I can see why producers thought remaking it as a French movie, but writer-director Marion Vernoux has created a film that doesn’t have the weight, precision, economy, up-the-ante tension and cathartic emotional release of the original. C minus, must try harder.
Vernoux is a talented director and she has done something that no other director on my list has done, remade another woman’s movie. Women have remade men’s movies - Nora Ephron’s You’ve Got Mail, updating The Shop around the Corner. Women have tackled previously filmed William Shakespeare plays - Julie Taymor’s The Tempest, which featured Helen Mirren as Prospera. But they have not looked at the work of another woman director – Susan Seidelman, Sally Potter, Margarethe Von Trotta, Kelly Reichardt, Penny Marshall, Maggie Greenwald, Nicole Holofcener, whoever – and thought, you missed something. So hats off to Vernoux for trying.
But, please, not one of my favourite movies of 2012.
The distance between the quality of original and remake is no more apparent than in the opening scene. Vernoux translates Shelton’s dialogue into French, so we have exactly the anecdote about the guy who watched Hotel Rwanda and immediately volunteers to work for Doctors without Borders (Medicin Sans Frontiers).
What about the rejoinder in Shelton’s film, that the brother was a bit of a bully and had a second epiphany watching Revenge of the Nerds?

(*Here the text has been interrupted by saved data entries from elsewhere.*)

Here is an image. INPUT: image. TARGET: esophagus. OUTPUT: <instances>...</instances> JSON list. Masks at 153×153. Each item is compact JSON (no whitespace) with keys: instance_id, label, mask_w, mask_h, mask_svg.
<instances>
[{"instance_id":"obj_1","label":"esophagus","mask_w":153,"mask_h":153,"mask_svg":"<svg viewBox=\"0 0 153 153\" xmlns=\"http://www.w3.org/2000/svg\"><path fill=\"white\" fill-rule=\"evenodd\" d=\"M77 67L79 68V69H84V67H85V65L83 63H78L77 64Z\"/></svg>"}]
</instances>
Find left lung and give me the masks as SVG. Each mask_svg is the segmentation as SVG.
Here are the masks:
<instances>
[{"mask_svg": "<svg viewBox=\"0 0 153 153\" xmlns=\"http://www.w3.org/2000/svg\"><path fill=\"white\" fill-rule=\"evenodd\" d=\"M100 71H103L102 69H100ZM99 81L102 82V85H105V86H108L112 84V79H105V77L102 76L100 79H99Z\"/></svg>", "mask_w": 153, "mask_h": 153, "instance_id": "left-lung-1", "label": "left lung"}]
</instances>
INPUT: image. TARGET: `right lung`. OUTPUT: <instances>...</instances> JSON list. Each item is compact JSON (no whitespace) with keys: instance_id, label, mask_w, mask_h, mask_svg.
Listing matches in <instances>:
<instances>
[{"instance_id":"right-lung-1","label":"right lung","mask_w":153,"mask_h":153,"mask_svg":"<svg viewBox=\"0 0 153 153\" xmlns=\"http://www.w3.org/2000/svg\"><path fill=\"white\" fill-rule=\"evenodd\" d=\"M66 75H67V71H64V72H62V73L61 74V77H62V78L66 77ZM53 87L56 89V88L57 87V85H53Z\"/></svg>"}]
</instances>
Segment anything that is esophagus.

Vernoux fudges it. She references La Haine. Mathieu Kassovitz’s La Haine about multi-cultural urban tensions in Paris.
La Haine is not Revenge of the Nerds. It is not a deflation point. Mme Vernoux, you lost me at La Haine.
Now Shelton didn’t have a great deal of money to make her movie, so the next scene in which the grieving brother, Pierrick (Grégoire Ludig) is offered an opportunity to stay in a summer house, takes place in a hallway. Vernoux can afford lights and can secure a permit. Bravo! So her follow-up scene takes place outside in the street.
Question: in whose house is this remembrance of a dead guy taking place? It has to be either Pierrick’s apartment, taken over by well-wishers, or that of his best friend, Tessa (Géraldine Nakache), who lived with Pierrick’s brother until he was hit by a car.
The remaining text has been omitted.